REQUIRED TASK:
Continue the post on unlogged tables cleanup, picking up right after its last line.

SOURCE TEXT:
——————

Re: [HACKERS] Unlogged tables cleanup

От
Robert Haas
Дата:
On Tue, May 14, 2019 at 2:19 AM Andres Freund <andres@anarazel.de> wrote:
> How would this protect against the issues I mentioned where recovery
> starts from an earlier checkpoint and the basebackup could pick up a
> random set of version of the different forks?
>
> I don't like the idea of expanding the use of delayChkpt further for
> common operations, if anything we ought to try to reduce it. But I also
> don't see how it'd actually fix the issues, so perhaps that's moot.

Based on the discussion so far, I think there are a number of related
problems here:

1. A base backup might copy the main fork but not the init fork. I
think that's a problem that nobody's thought about before Andres
raised it on this thread.  I may be wrong. Anyway, if that happens,
the start-of-recovery code isn't going to do the right thing, because
it won't know that it's dealing with an unlogged relation.

2. Suppose the system reaches the end of
heapam_relation_set_new_filenode and then the system crashes.  Because
of the smgrimmedsync(), and only because of the smgrimmedsync(), the
init fork would exist at the start of recovery.  However, unlike the
heap, some of the index AMs don't actually have a call to
smgrimmedsync() in their *buildempty() functions.  If I'm not
mistaken, the ones that write pages through shared_buffers do not do
smgrimmedsync, and the ones that use private buffers do perform
smgrimmedsync.  Therefore, the ones that write pages through
shared_buffers are vulnerable to a crash right after the unlogged
table is created.  The init fork could fail to survive the crash, and
therefore the start-of-recovery code would again fail to know that
it's dealign with an unlogged relation.

3. So, why is it like that, anyway?  Why do index AMs that write pages
via shared_buffers not have smgrimmedsync?  The answer is that we did
it like that because we were worrying about a different problem -
specifically, checkpointing.  If I dirty a buffer and write a WAL
record for the changes that I made, it is guaranteed that the dirty
data will make it to disk before the next checkpoint is written; we've
got all sorts of interlocking in BufferSync, SyncOneBuffer, etc. to
make sure that happens.  But if I create a file in the filesystem and
write a WAL record for that change, none of that interlocking does
anything.  So unless I not only create that file but smgrimmedsync()
it before the next checkpoint's redo location is fixed, a crash could
make the file disappear.

For example, consider RelationCreateStorage.  What prevents the
following sequence of events?

S1: sgmropen()
S1: smgrcreate()
S1: log_smgrcreate()

——————

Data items
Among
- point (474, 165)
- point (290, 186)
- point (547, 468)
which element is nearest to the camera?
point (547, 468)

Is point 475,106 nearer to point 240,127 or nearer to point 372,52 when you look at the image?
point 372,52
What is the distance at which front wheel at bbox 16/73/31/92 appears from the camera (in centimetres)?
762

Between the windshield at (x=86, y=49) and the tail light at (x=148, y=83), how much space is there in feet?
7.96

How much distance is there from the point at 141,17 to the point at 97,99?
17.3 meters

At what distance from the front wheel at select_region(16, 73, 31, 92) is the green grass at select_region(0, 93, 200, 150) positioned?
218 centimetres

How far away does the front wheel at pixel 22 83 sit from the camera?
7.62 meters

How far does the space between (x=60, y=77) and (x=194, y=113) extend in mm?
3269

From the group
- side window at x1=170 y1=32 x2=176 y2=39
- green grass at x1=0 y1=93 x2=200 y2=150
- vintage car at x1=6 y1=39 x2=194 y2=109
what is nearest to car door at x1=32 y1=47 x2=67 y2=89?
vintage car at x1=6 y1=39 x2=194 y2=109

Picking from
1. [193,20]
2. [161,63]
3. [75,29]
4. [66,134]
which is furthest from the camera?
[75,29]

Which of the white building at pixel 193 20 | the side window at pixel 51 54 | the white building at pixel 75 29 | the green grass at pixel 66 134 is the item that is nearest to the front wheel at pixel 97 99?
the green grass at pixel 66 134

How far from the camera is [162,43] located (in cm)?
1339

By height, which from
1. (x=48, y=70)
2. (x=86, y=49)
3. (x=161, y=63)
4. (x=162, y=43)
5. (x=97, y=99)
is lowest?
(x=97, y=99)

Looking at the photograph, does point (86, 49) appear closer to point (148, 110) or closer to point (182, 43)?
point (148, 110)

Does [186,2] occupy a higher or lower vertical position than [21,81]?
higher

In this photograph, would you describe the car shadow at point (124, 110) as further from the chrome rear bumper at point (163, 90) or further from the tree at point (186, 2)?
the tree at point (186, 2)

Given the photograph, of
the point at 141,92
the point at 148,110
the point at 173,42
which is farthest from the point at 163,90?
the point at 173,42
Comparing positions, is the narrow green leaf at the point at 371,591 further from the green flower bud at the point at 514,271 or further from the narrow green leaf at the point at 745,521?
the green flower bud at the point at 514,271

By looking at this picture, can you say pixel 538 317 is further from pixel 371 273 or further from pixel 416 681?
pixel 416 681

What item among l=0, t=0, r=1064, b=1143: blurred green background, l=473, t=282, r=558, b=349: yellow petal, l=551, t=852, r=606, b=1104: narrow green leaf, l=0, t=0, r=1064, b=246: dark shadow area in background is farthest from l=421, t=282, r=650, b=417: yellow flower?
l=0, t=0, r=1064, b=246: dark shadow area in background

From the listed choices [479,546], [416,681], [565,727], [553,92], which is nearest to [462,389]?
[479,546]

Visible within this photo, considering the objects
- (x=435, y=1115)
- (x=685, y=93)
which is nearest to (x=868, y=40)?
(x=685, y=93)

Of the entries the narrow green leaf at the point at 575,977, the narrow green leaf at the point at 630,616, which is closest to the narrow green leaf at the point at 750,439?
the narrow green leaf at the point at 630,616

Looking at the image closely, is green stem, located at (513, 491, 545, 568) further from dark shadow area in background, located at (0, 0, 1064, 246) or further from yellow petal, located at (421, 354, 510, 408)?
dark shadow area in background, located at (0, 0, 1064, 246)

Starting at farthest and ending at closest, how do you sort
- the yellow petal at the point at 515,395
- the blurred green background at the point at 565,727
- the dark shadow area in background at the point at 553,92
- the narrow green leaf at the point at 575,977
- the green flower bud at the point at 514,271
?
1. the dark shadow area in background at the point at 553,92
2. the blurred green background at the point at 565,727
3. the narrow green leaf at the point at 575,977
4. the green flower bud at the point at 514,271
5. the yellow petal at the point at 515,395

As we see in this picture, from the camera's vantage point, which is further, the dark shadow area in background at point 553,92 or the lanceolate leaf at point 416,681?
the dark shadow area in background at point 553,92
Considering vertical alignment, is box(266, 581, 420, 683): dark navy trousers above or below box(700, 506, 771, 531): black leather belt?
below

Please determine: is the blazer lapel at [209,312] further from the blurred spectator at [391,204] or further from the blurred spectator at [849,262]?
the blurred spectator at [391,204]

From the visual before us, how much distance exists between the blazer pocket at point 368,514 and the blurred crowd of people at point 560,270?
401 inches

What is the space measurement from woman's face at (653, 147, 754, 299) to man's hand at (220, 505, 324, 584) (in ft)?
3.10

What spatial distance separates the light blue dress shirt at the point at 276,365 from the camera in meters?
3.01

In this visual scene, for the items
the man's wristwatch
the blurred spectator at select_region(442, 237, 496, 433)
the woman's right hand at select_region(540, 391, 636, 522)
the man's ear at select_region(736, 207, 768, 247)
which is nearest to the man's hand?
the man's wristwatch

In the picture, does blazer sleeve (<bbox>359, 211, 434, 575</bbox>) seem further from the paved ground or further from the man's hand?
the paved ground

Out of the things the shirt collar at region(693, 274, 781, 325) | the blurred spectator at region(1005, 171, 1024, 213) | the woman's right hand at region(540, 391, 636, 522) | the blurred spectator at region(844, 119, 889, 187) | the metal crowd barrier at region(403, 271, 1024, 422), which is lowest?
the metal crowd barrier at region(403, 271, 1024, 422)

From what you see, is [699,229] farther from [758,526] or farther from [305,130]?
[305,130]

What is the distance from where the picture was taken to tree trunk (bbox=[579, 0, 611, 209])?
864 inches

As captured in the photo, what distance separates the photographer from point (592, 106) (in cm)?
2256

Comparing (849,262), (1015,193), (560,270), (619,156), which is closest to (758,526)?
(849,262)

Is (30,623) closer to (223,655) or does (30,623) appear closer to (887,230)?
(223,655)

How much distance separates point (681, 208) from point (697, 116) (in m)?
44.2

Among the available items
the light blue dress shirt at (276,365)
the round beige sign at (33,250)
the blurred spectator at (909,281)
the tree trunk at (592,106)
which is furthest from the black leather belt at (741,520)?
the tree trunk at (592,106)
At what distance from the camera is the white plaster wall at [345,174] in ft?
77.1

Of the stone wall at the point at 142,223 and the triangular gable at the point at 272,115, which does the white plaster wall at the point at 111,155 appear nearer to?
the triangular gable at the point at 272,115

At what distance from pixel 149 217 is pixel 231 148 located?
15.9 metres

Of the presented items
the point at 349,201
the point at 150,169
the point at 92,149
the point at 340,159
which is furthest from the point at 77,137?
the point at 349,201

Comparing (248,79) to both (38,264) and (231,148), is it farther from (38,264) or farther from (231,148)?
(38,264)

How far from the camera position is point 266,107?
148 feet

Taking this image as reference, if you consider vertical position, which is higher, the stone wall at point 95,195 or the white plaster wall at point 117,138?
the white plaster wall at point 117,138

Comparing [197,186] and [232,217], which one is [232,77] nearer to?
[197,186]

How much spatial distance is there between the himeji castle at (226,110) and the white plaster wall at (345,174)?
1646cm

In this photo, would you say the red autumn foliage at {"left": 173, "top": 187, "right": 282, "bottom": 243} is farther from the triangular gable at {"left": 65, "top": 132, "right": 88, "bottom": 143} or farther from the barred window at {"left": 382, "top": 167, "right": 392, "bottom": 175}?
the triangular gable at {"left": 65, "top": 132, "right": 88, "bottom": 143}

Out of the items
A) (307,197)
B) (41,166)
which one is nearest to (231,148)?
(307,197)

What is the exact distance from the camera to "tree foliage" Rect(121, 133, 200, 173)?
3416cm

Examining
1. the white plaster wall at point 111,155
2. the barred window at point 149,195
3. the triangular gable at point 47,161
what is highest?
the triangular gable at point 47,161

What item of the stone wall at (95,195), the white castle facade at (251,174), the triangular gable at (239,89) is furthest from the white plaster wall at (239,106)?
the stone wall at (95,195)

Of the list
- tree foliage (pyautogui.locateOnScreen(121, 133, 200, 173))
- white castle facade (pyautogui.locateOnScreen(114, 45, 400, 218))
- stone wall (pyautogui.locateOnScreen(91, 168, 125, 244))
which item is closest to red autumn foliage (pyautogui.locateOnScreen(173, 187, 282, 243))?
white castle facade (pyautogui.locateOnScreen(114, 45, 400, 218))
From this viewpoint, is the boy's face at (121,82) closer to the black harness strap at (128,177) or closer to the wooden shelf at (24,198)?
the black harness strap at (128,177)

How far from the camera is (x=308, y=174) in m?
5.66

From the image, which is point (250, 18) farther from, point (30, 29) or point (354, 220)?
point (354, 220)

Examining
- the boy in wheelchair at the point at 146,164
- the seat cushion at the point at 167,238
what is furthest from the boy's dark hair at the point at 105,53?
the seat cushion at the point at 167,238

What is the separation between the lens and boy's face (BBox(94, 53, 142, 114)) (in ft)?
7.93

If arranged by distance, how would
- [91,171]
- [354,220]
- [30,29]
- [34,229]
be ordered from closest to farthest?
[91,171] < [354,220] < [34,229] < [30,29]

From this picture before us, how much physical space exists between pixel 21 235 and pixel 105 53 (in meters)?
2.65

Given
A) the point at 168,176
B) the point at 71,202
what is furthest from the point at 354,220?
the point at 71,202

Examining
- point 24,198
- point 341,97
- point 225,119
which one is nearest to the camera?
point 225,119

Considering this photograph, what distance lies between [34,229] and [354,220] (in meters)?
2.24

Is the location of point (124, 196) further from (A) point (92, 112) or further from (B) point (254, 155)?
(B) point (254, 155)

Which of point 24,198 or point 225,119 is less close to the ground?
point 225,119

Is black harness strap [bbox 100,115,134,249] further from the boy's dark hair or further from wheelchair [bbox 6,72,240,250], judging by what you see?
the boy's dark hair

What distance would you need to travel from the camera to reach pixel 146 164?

——————

WRITTEN ANSWER:
-- at this point the checkpointer fixes the redo pointer, writes every
dirty buffer in the system, and completes a checkpoint
S1: commits
-- crash

On restart, I think we'll could potentially be missing the file
created by smgrcreate(), and we won't replay the WAL record generated
by log_smgrcreate() either because it's before the checkpoint.

I believe that it is one aspect of this third problem that we
previously fixed on this thread, but I think we failed to understand
how general the issue actually is.  It affects _init forks of unlogged
tables, but I think it also affects essentially every other use of
smgrcreate(), whether it's got anything to do with unlogged tables or
not. For an index AM, which has a non-empty initial representation,
the consequences are pretty limited, because the transaction can't
commit having created only an empty fork.  It's got to put some data
into either the main fork or the init fork, as the case may be.  If it
aborts, then we may leave some orphaned files behind, but if we lose
one, we just have fewer orphaned files, so nobody cares.  And if it
commits, then either everything's before the checkpoint (and the file
will have been fsync'd because we fsync'd the buffers), or
everything's after the checkpoint (so we will replay the WAL), or only
the smgrcreate() is before the checkpoint and the rest is after (in
which case XLogReadBufferExtended will do the smgrcreate over again
for us and we'll be fine).  But since the heap uses an empty initial
representation, it enjoys no similar protection.

So, IIUC, the reason why we were talking about delayCkpt before is
because it would allow us to remove the smgrimmedsync() of the
unlogged fork while still avoiding problem #3.  However it does
nothing to protect against problem #1 or #2.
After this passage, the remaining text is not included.